-- ПРЕДЛОЖЕННЫЙ ОТРЫВОК --
# # #
Результаты интервью позволяют говорить о том, что образовательная миграция при переходе «школа - вуз» для выпускников образцового образовательного учреждения, имеющего особую региональную поддержку, является семейным решением не только потому, что опирается на личные предпочтения, интеллектуальные возможности ребенка и ресурсы семей, но и потому, что основывается на долгосрочных семейных планах, связанных с мобильностью (территориальной, профессиональной) членов семьи. В таких условиях основными ориентирами

становится поиск новых перспективных и статусных вариантов (города, университета), «выталкивающим» фактором оказывается неблагоприятная региональная ситуация (узкий рынок труда, экология, отсутствие перспектив). В целом это согласуется с выводами, сделанными в других исследованиях о том, что ведущие вузы выбираются преимущественно домохозяйствами с более высоким социально-экономическим положением, а регионы с меньшими государственными инвестициями в высшее образование сталкиваются со значительным чистым оттоком человеческого капитала.
# # #
-- ПОСТАВЛЕННАЯ ЗАДАЧА 1 --
Повторите дословно фрагмент отрывка об образовательной миграции от слов "становится поиск новых" до слов "оттоком человеческого капитала.".

-- ИСХОДНЫЕ ДАННЫЕ --
# # #
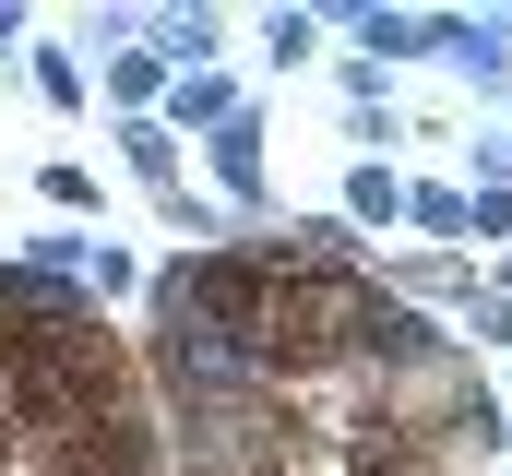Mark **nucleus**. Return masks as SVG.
Wrapping results in <instances>:
<instances>
[{
	"label": "nucleus",
	"instance_id": "2",
	"mask_svg": "<svg viewBox=\"0 0 512 476\" xmlns=\"http://www.w3.org/2000/svg\"><path fill=\"white\" fill-rule=\"evenodd\" d=\"M203 167H215L227 227H251V215H262V179H274V131H262V108H239L227 131H203Z\"/></svg>",
	"mask_w": 512,
	"mask_h": 476
},
{
	"label": "nucleus",
	"instance_id": "7",
	"mask_svg": "<svg viewBox=\"0 0 512 476\" xmlns=\"http://www.w3.org/2000/svg\"><path fill=\"white\" fill-rule=\"evenodd\" d=\"M405 227H417V250H465V179H405Z\"/></svg>",
	"mask_w": 512,
	"mask_h": 476
},
{
	"label": "nucleus",
	"instance_id": "6",
	"mask_svg": "<svg viewBox=\"0 0 512 476\" xmlns=\"http://www.w3.org/2000/svg\"><path fill=\"white\" fill-rule=\"evenodd\" d=\"M251 108V96H239V84H227V72H179V84H167V131H179V143H191V131H227V119Z\"/></svg>",
	"mask_w": 512,
	"mask_h": 476
},
{
	"label": "nucleus",
	"instance_id": "9",
	"mask_svg": "<svg viewBox=\"0 0 512 476\" xmlns=\"http://www.w3.org/2000/svg\"><path fill=\"white\" fill-rule=\"evenodd\" d=\"M120 155H131L143 191H179V131H167V119H120Z\"/></svg>",
	"mask_w": 512,
	"mask_h": 476
},
{
	"label": "nucleus",
	"instance_id": "8",
	"mask_svg": "<svg viewBox=\"0 0 512 476\" xmlns=\"http://www.w3.org/2000/svg\"><path fill=\"white\" fill-rule=\"evenodd\" d=\"M334 215H346L358 238H370V227H405V167L358 155V167H346V203H334Z\"/></svg>",
	"mask_w": 512,
	"mask_h": 476
},
{
	"label": "nucleus",
	"instance_id": "3",
	"mask_svg": "<svg viewBox=\"0 0 512 476\" xmlns=\"http://www.w3.org/2000/svg\"><path fill=\"white\" fill-rule=\"evenodd\" d=\"M370 286H382L393 310H465L489 274H477L465 250H382V262H370Z\"/></svg>",
	"mask_w": 512,
	"mask_h": 476
},
{
	"label": "nucleus",
	"instance_id": "12",
	"mask_svg": "<svg viewBox=\"0 0 512 476\" xmlns=\"http://www.w3.org/2000/svg\"><path fill=\"white\" fill-rule=\"evenodd\" d=\"M477 238L512 250V179H477V191H465V250H477Z\"/></svg>",
	"mask_w": 512,
	"mask_h": 476
},
{
	"label": "nucleus",
	"instance_id": "1",
	"mask_svg": "<svg viewBox=\"0 0 512 476\" xmlns=\"http://www.w3.org/2000/svg\"><path fill=\"white\" fill-rule=\"evenodd\" d=\"M429 60L477 84V108L512 119V12H429Z\"/></svg>",
	"mask_w": 512,
	"mask_h": 476
},
{
	"label": "nucleus",
	"instance_id": "15",
	"mask_svg": "<svg viewBox=\"0 0 512 476\" xmlns=\"http://www.w3.org/2000/svg\"><path fill=\"white\" fill-rule=\"evenodd\" d=\"M36 191H48V203H60V215H84V203H96V167H72V155H60V167H48V179H36Z\"/></svg>",
	"mask_w": 512,
	"mask_h": 476
},
{
	"label": "nucleus",
	"instance_id": "5",
	"mask_svg": "<svg viewBox=\"0 0 512 476\" xmlns=\"http://www.w3.org/2000/svg\"><path fill=\"white\" fill-rule=\"evenodd\" d=\"M143 36H155V72L179 84V72H215V48H227V12H155Z\"/></svg>",
	"mask_w": 512,
	"mask_h": 476
},
{
	"label": "nucleus",
	"instance_id": "4",
	"mask_svg": "<svg viewBox=\"0 0 512 476\" xmlns=\"http://www.w3.org/2000/svg\"><path fill=\"white\" fill-rule=\"evenodd\" d=\"M322 24H346V36H358L346 60H370V72H393V60H429V12H382V0H358V12H322Z\"/></svg>",
	"mask_w": 512,
	"mask_h": 476
},
{
	"label": "nucleus",
	"instance_id": "13",
	"mask_svg": "<svg viewBox=\"0 0 512 476\" xmlns=\"http://www.w3.org/2000/svg\"><path fill=\"white\" fill-rule=\"evenodd\" d=\"M465 346H477V357L501 346L512 357V286H477V298H465Z\"/></svg>",
	"mask_w": 512,
	"mask_h": 476
},
{
	"label": "nucleus",
	"instance_id": "14",
	"mask_svg": "<svg viewBox=\"0 0 512 476\" xmlns=\"http://www.w3.org/2000/svg\"><path fill=\"white\" fill-rule=\"evenodd\" d=\"M36 96H48V108H84L96 84H84V60H72V48H36Z\"/></svg>",
	"mask_w": 512,
	"mask_h": 476
},
{
	"label": "nucleus",
	"instance_id": "10",
	"mask_svg": "<svg viewBox=\"0 0 512 476\" xmlns=\"http://www.w3.org/2000/svg\"><path fill=\"white\" fill-rule=\"evenodd\" d=\"M108 96H120V119H155V96H167L155 48H120V60H108Z\"/></svg>",
	"mask_w": 512,
	"mask_h": 476
},
{
	"label": "nucleus",
	"instance_id": "11",
	"mask_svg": "<svg viewBox=\"0 0 512 476\" xmlns=\"http://www.w3.org/2000/svg\"><path fill=\"white\" fill-rule=\"evenodd\" d=\"M322 36H334L322 12H262V60H274V72H298V60H310Z\"/></svg>",
	"mask_w": 512,
	"mask_h": 476
}]
</instances>
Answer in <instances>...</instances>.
# # #
-- ПОСТАВЛЕННАЯ ЗАДАЧА 2 --
Отберите из записей все строки, в которых встречается слово "instances".

-- РЕШЕНИЕ 1 --
становится поиск новых перспективных и статусных вариантов (города, университета), «выталкивающим» фактором оказывается неблагоприятная региональная ситуация (узкий рынок труда, экология, отсутствие перспектив). В целом это согласуется с выводами, сделанными в других исследованиях о том, что ведущие вузы выбираются преимущественно домохозяйствами с более высоким социально-экономическим положением, а регионы с меньшими государственными инвестициями в высшее образование сталкиваются со значительным чистым оттоком человеческого капитала.

-- РЕШЕНИЕ 2 --
Wrapping results in <instances>:
<instances>
</instances>
Answer in <instances>...</instances>.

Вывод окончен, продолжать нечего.